Friday, March 2, 2007

Last Post of the Day

Really. This time I mean it.

I almost posted the followup story about the crazy astronaut lady, just because I like her mugshot and I was amused by the fact that the BBC called her diaper a "nappy", but nothing I read today can possibly be better than this. It has everything. Irony, injury, old people running into things... all that and a surprise ending too.

An old lady gets called to the DMV to retake her driver's license test to make sure it is still safe for her to drive. Of course she's going to smash into the DMV waiting room, that goes without saying. And we could probably have guessed that it would happen in Florida, that's almost a gimmie. It's the kind of thing you expect to happen in Florida, right?

But then, the comedy gods decide to smile upon us all. There's a guy there dressed as Superman when it happens. At the DMV... in his Superman costume. Of course. And the best part? He walks around the accident, but can't be bothered to try and help anyone.

Thank you! You're too kind!

7 comments:

Johnny Yen said...

So I guess it's safe to assume that she didn't pass?

Superman obviously got delayed from preventing the accident by an encounter with kryptonite or some simlar mishap.

Dale said...

Poor Superman, is he okay!? And what's he doing in Florida?

deadspot said...

You know, Brian, I always wondered why, if Brainiac is so damn smart, he didn't just stick a piece of kryptonite in a bullet and shoot Superman. I mean, the bullet is lead, so Superman can't use his X-ray vision to see the kryptonite inside, right? So Superman would have no reason to suspect that the bullet wouldn't just bounce off him, like they normally do. The kryptonite will cancel out his invulnerability and voila... dead Superman.

Did I ever mention that I hate Superman? Most boring superhero ever. He's an invulnerable goody-two shoes that can basically do anything he wants. Yawn!

Batman, on the other hand, rocks. Basically, his superpower is that he's crazy. He's not from some other planet, he didn't get bitten by a radioactive spider, he doesn't have a magic ring. He's just messed up because some dude shot his dad when he was a kid, and now he's gonna kick your ass.

Dale: Depends?

Jenny Jenny Flannery said...

I always knew Superman was a selfish bastard.

Deadspot, your theory on the greatness of Superman verses Batman is identical to mine.

deadspot said...

Well, Flannery, great minds do think alike. I think there are basically two kinds of people in the world. People who like Superman are boring, power-hungry drudges... and probably fascists, maybe even morning people.

People who like Batman are not.

Three! Three kinds of people! There are people who like Aquaman best. They have an unhealthy relationship with fish.

Johnny Yen said...

So WTF does that make me? I liked Spiderman and Ironman the best! Spiderman was underappreciated and Ironman was a drunk. Okay, I understand it...

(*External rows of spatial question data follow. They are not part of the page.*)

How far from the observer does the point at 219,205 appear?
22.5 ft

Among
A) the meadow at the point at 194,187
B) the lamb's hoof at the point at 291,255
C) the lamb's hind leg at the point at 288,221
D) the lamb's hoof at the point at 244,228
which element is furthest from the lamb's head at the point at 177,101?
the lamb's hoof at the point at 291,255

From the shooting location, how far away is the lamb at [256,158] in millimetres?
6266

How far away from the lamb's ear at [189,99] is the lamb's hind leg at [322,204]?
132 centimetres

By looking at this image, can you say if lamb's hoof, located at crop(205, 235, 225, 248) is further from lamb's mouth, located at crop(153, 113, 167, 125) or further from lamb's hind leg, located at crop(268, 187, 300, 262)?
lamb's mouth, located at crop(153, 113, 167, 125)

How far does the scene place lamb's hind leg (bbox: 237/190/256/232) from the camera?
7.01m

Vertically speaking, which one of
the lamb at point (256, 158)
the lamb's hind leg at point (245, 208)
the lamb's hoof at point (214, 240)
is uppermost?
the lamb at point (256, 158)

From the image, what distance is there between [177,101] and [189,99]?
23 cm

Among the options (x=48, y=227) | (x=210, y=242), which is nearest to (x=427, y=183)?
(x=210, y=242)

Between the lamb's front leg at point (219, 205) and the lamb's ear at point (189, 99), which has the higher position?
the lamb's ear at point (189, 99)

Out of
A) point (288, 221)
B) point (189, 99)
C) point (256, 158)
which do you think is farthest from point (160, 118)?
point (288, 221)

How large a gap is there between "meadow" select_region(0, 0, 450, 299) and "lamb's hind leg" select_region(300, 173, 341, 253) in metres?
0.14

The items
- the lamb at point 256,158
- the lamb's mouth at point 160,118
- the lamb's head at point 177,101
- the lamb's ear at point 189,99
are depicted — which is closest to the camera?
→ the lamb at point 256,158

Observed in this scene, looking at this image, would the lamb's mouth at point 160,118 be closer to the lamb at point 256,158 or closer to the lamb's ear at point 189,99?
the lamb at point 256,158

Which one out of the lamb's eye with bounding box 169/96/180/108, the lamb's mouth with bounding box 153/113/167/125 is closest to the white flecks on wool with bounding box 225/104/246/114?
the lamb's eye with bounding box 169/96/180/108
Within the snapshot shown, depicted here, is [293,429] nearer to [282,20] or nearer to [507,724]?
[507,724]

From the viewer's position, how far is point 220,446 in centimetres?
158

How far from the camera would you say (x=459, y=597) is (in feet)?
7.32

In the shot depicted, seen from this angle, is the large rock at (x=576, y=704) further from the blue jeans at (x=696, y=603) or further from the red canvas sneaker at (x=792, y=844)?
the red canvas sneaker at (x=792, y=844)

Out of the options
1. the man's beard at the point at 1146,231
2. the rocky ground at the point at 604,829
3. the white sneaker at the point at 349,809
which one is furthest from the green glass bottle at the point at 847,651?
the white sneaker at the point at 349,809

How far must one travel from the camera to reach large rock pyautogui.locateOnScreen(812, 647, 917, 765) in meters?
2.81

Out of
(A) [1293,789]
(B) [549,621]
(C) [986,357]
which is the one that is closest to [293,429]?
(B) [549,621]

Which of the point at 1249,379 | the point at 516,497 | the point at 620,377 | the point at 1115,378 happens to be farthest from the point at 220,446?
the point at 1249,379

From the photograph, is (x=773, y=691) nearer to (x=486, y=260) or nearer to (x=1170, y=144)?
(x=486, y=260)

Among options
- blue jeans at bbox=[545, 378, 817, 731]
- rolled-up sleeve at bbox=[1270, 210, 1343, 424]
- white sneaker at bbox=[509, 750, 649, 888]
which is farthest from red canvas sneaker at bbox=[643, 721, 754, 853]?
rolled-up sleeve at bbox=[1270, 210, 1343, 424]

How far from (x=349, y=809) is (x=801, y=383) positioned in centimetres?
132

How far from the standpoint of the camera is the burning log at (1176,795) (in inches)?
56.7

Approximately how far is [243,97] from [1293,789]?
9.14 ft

Do you remember in the first couple of seasons of Saturday Night Live, the "What If?" Show? They'd have a panel of people and the historical question "What if..." would always be asked by the same person-- Tommy something-or-other in some town in Illinois, and it would be things like "What if Eleanor Roosevelt Could Fly?" or "What if Spartacus Had Had a Piper Cub Airplane?"

My favorite was, of course, "What if Superman had landed in Nazi Germany?" It was actually very provacative. It was only by pure dumb luck that Superman had landed in the United States.

It made for one of the funniest moments in the series, when Superman looked at a guy's crotch with his X-Ray vision, pointed and said "That man's a Jew..."

deadspot said...

Well, let's see...

People who like Spiderman the best are people who think that, even if they had super powers, they would still be glorified temps working for a boss they hate and they probably wouldn't get the girl anyway. I think that says you have disastrously poor self-esteem.

Ironman, on the other hand, is classic midlife crisis overcompensation. He's an executive at a big company and his superpower is, when we get to the core of it, that he had a heart attack. So what does he do? He makes himself feel powerful again by building a big metal suit. Other guys would probably have gone out and bought a ridiculous sports car. Esentially, his armor is compensating for his tiny penis.

Or it could possibly mean that you like Black Sabbath. You know... one or the other.